(WHAT IS REQUIRED) Pick up the text on the geospatial industry's outlook for 2018 and continue it from its final sentence.

(PASSAGE FOR REVIEW)
As GIS becomes all-pervasive with millions across the world using maps every day, the year ahead looks super exciting for the geospatial industry. While advancements in autonomous driving technologies, as well as virtual and augmented realities, are mandating that the maps of the future be more precise than ever, the data to fuel these maps are increasingly coming from the user community, and not just professional cartographers. Meanwhile, the professionals are also benefitting from the time-efficient and transparent approaches to surveying. So, what can the industry expect in 2018? Find out from the insiders!

2018: The Year of the Map

Chris Campbell, Manager, HD Map Innovation Center at RMSI North America

In this New Year, here is a resolution the mapping industry should aim for — resolve to make 2018 the year the mapping world realized the opportunity to lead the development of maps for self-driving cars. We are finally at a point in the autonomous driving realm where maps are ‘what’s next’. Maps for autonomous driving (HD Maps) are more detailed and more complex than previous maps used for navigation. To be mapped extremely accurately (ideally below 10cm) these new maps require road, lane level geometry, and street furniture.

HD Maps are still in the developmental stages and are still being thought out; until now, a lot of the geospatial knowledge has been missing on the robotics side. But mapping companies are now in a unique position to be able to define what HD Maps are and how they fit into the autonomous driving ecosystem. In the year ahead, look for the mapping industry to take the lead in mapping for autonomous vehicles.

(GIVEN INFORMATION)

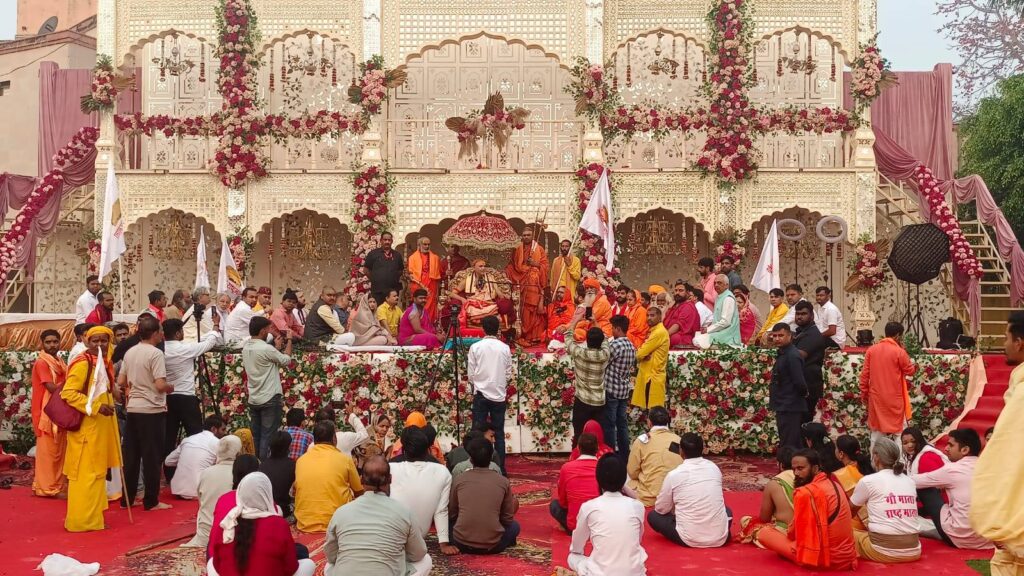 Retaliation against injustice & unrighteousness is the eternal religion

(REPLY TO THE TASK)
Mapping the Future

Peter A. Weenink, Cartography Trendwatcher and Geo-Database Owner at Mapvision.eu

Is mapping only for the happy scientific and interested few? Believe me, there’s hardly any subject that’s not mappable in our world today and there will be much, much more to come if you are – in addition to the regular collection of geo-data – personally able to support. Coming from the antique survey and drawing methods, we now all know by now maps are made of highly-advanced survey, storage, and processing techniques, using and creating more and more data retrieved from your individual contribution to the enormous global databases.

Keeping the static maps for several purposes, the demands for extensive digital (interactive) maps, supplemented with statistics, real-time information and photographic visuals will grow progressively. With a big global variety of users in a growing demanding field, many of us will have the joy of providing geo-data collected with our own devices. The aid of Artificial Intelligence, algorithms and some out-of-the-box mapping, in the combination with strong GIS software, will provide us a fantastic map scenery which will last for us all for the next years!


Experts, Crowds, and Machines

Christopher Beddow, Solutions Engineer at Mapillary

The future of maps is not a consistent vision. Some maps are global in scale, and yet their detail is fine-grained down to the neighborhood level. Other maps have no consideration for anything outside a small area of interest, like the bird habitat data in British Columbia. In each of these examples and many more, there is a place at the table for professionals, for citizens, and for machines. So, it is the collaboration between these different groups that will produce the maps of the future.

Collaborative platforms aren’t always public, as many enterprise platforms bring together professionals and internally used algorithms, while others augment user-generated data with machine analysis. At the root of these platforms is geospatial data, and it must all be collected, classified, validated, and verified. In the great modern assembly line of geospatial data production, we can all lend a hand to ensure that we all consume a better product. Whether you are a GIS professional, a computer vision scientist, a volunteer mapper, the owner of a mobile phone, or the operator of a vehicle, or even if you’re one of the machines themselves, you have a role to play.

(Read more about Beddow’s vision for the future of maps here)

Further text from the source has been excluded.